- [Reading text]:
......
January 30, 2008 - 11:35am
by Shannon Sollinger @ Loudoun Times-Mirror

Circuit Court Judge Thomas D. Horne has not yet ruled on two Freedom of Information Act cases that came before him Jan. 28 involving questions of alleged influence on supervisors' land-use decisions. But, he cautioned, "I am not ruling that every record in a public official's possession is a public record."

District Court Judge Dean Worcester ruled late last year that Board of Supervisors Chairman Scott York (I-at large) and Supervisor Jim Burton (I-Blue Ridge) must turn over to Sally Mann all e-mails from their home computers that they had withheld from her FOIA requests on grounds that the e-mails in question are personal, not public.

York and Burton, and Supervisor Lori Waters (R-Broad Run) in a third FOIA request from Mann, appealed those decisions to Circuit Court.

Mann, of Hamilton, has brought the three FOIA cases and a challenge to the legitimacy of the Hillbrook Agricultural District. She charges that the three supervisors have corresponded with seven named individuals who, she claimed, have lobbied against her application to subdivide and develop 35 acres on Harmony Church Road, south of Hamilton.

Assistant County Attorney Milissa Spring argued in November in the Waters case, before Worcester, that public officials still have private lives, and that the personal part of their lives is not subject to public disclosure.

Worcester differed: "It does not meet the purpose of FOIA that the official can decide what is public or private."

Horne said he had to "respectfully disagree" with Worcester's broad interpretation of FOIA. "The General Assembly never intended that every record in the possession of a public official is a public record subject to FOIA," he said.

The issue now, he said, is "how does the court define" personal and public.
......
- [Collected data]:
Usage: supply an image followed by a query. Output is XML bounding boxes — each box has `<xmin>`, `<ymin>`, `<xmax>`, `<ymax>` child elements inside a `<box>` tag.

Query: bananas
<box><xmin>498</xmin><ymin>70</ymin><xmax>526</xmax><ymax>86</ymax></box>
......
- [Required work]:
In the article on the FOIA cases, how large is the property Mann has applied to subdivide and develop, and on what road is it?

- [Solution to this exercise]:
It is 35 acres on Harmony Church Road, south of Hamilton.